The method according to claim 6, wherein the deep reinforcement learning neural network model is a continuous or discrete function.
The method according to claim 6, wherein the deep reinforcement learning neural network model adopts an asynchronous structure in training.
A control system for multiple robots working together, including:

A plurality of robots, each robot captures scene information respectively, and the scene information includes: local robot scene information and other robot scene information;

A controller, which uses a control algorithm to calculate the scene information to obtain the corresponding action command of each robot; and sends the corresponding action command to each robot, so that each robot executes the corresponding action command, and cooperates to complete at least one a common task.
The system according to claim 12, wherein the control algorithm is learned and obtained according to a deep reinforcement learning neural network model.
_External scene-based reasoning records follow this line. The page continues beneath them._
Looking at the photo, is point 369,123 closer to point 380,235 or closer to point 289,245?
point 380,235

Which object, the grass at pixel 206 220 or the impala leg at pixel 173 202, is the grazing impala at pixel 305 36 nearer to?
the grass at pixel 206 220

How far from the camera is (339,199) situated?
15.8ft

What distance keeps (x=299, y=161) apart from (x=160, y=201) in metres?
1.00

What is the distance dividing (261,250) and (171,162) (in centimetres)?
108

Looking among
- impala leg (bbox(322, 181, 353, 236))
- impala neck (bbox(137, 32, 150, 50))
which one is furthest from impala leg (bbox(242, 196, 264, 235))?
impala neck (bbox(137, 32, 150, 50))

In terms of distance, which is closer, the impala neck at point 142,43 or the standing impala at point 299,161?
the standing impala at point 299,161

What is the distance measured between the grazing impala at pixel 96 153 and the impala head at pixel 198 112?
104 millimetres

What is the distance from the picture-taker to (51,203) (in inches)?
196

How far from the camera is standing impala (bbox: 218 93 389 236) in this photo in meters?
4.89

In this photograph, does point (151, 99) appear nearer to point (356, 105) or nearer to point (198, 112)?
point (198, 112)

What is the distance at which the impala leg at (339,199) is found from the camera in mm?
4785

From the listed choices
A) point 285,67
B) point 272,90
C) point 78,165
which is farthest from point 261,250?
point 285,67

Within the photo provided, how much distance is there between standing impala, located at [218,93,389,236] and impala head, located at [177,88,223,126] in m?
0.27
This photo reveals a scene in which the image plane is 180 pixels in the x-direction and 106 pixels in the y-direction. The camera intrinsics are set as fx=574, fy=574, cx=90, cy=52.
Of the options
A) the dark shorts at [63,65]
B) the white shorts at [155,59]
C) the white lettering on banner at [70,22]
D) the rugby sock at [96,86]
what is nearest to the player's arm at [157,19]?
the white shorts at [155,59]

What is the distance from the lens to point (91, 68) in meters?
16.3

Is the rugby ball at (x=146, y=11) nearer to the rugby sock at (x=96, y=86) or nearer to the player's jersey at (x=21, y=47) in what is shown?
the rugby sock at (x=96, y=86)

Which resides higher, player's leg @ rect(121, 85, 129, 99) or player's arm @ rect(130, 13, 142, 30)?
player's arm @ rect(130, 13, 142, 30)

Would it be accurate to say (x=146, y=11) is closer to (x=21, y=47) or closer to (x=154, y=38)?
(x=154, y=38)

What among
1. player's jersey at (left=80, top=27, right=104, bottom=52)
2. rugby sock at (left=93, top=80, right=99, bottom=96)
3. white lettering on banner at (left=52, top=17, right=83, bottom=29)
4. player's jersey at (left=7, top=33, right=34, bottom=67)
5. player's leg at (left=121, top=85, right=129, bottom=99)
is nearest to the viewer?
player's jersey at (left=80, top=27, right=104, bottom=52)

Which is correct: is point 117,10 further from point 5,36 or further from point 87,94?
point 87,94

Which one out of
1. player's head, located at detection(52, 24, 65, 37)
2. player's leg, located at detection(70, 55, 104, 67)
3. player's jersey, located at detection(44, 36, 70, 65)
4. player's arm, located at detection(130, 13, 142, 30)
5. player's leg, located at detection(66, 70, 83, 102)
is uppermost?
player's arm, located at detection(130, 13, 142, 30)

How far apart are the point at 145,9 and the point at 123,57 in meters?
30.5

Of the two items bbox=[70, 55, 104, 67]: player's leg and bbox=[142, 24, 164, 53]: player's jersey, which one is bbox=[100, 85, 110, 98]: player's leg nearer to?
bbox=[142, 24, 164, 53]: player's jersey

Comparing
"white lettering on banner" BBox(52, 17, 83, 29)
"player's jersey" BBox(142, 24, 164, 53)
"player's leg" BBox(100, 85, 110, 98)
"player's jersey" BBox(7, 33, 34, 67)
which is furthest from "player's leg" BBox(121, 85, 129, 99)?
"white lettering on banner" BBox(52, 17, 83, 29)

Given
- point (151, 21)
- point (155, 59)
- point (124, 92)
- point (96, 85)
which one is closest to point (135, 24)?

A robot, the robot sends captured scene information to a controller, the scene information includes: local robot scene information and other robot scene information; the controller uses a control algorithm to calculate the scene information to obtain each An action command corresponding to the robot; the robot executes the corresponding action command, and cooperates with other robots to complete at least one common task.
The robot according to claim 13, wherein the control algorithm is learned and obtained according to a deep reinforcement learning neural network model.
A computer program product tangibly stored on a readable medium of a controller and computer executable instructions which, when executed, cause at least one processor to perform the one of the methods described.
A computer-readable medium having stored thereon computer-executable instructions which, when executed, cause at least one processor to perform the method of any one of claims 1-11.